Not surprisingly, 80% of the respondents said that budget and financial concerns are the biggest obstacles for their organizations in attempting to adopt new anti-fraud technology. Other common challenges include limitations in staffing and in-house skill sets (73%), concerns about poor data-quality or integration issues (70%) and a lack of perceived return on investment (69%).

Though the organizations might feel squeezed by budgetary restraints, 55% expect to increase their budgets for anti-fraud technology over the next two years — 17% significantly and 38% slightly. Another 40% expect to have their budgets for such technology remain level. Only 6% of the organizations anticipate having their financial resources for anti-fraud technology reduced over the next two years.

Weapons at the ready

The ACFE hopes that the Anti-Fraud Technology Benchmarking Report will help sharpen anti-fraud professionals’ technology plans and enable them to implement more effective weapons to counter, prevent, and deter fraudsters and cybercriminals.

Andi McNeal, CFE, CPA, is the ACFE research director. Contact her at amcneal@ACFE.com.

Explore further survey results in an interactive video from SAS and read more about the methodology and demographics for the Anti-Fraud Technology Benchmarking Report.

Explore further survey results in SAS interactive video

The ACFE developed the Anti-Fraud Technology Benchmarking Report in partnership with SAS. As part of their support for this project, SAS offers complimentary access to a SAS visual analytics report where readers can further explore the survey results with interactive charts based on various demographic categories, including industry and geographic regions. View the report at sas.com/fraudsurvey.

Methodology for Anti-Fraud Technology Benchmarking Report plus demographics

In February, the ACFE sent a 19-question survey to 41,181 randomly selected ACFE members. Respondents were asked to provide information about their organizations’ use of various technologies as part of their anti-fraud initiatives.
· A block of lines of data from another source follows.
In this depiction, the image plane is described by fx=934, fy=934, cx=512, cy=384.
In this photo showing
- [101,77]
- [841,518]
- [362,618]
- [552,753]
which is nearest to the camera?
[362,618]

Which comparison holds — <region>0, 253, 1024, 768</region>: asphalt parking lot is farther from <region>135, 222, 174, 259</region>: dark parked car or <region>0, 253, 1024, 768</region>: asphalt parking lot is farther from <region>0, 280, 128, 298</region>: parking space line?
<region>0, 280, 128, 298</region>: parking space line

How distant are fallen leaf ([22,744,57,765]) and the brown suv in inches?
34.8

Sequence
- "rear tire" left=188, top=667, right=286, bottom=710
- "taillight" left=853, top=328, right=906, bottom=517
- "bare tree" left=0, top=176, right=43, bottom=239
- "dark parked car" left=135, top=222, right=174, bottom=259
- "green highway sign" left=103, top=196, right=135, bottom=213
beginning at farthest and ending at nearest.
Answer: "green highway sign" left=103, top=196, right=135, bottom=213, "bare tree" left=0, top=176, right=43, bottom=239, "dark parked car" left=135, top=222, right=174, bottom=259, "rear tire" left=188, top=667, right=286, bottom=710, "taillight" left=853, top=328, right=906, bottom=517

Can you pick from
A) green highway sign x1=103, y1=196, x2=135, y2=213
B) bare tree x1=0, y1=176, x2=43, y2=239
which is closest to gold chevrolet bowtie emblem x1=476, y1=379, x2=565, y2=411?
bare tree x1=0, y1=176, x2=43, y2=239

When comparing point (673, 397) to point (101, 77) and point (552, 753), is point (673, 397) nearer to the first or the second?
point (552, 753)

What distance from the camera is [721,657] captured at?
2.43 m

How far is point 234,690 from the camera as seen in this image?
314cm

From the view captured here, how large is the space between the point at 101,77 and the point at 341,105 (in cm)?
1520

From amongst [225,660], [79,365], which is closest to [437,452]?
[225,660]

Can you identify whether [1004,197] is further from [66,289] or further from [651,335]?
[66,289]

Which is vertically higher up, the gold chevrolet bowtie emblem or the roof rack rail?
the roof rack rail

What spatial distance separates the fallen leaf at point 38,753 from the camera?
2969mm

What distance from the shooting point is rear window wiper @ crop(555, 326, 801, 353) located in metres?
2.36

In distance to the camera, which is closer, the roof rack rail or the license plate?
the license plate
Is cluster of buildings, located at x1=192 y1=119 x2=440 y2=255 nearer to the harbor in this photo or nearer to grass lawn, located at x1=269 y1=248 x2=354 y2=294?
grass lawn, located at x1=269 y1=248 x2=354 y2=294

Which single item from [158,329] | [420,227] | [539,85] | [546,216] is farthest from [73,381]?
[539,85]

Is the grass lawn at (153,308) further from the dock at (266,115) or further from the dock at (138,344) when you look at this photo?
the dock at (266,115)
Survey responses were collected anonymously.

The ACFE received 2,255 survey responses — 1,055 of which were usable for purposes of the report. The report provides a summary of respondents’ answers to the survey questions.

More than half (55%) of the respondents stated that they work in-house and conduct fraud prevention, detection or investigation activities within a single company or agency, which means their use of anti-fraud technology likely affects only their employing organization.

In contrast, 23% of respondents work for professional services firms that perform anti-fraud engagements on behalf of other entities, and one-fifth work for a government, regulatory or law enforcement agency that conducts fraud investigations involving outside parties. Respondents in the latter two categories likely use anti-fraud technology in ways that pertain to their clients or investigation targets, which means their use affects numerous organizations — not just their employers.

Resources and budgets can vary widely by organization size, so understanding how many employees the respondents’ organizations have can be helpful for context in analyzing the use of anti-fraud technology. Respondents’ organizations were fairly evenly distributed among size categories, with a slightly larger proportion (29%) working at organizations with 1,000 to 9,999 employees.

Nearly half of the organizations in the study are in the U.S.; 13% are in Western Europe, and 12% are in Sub-Saharan Africa.

The top three industries covered by our survey responses were banking and financial services (21%), government and public administration (17%) and professional services (16%).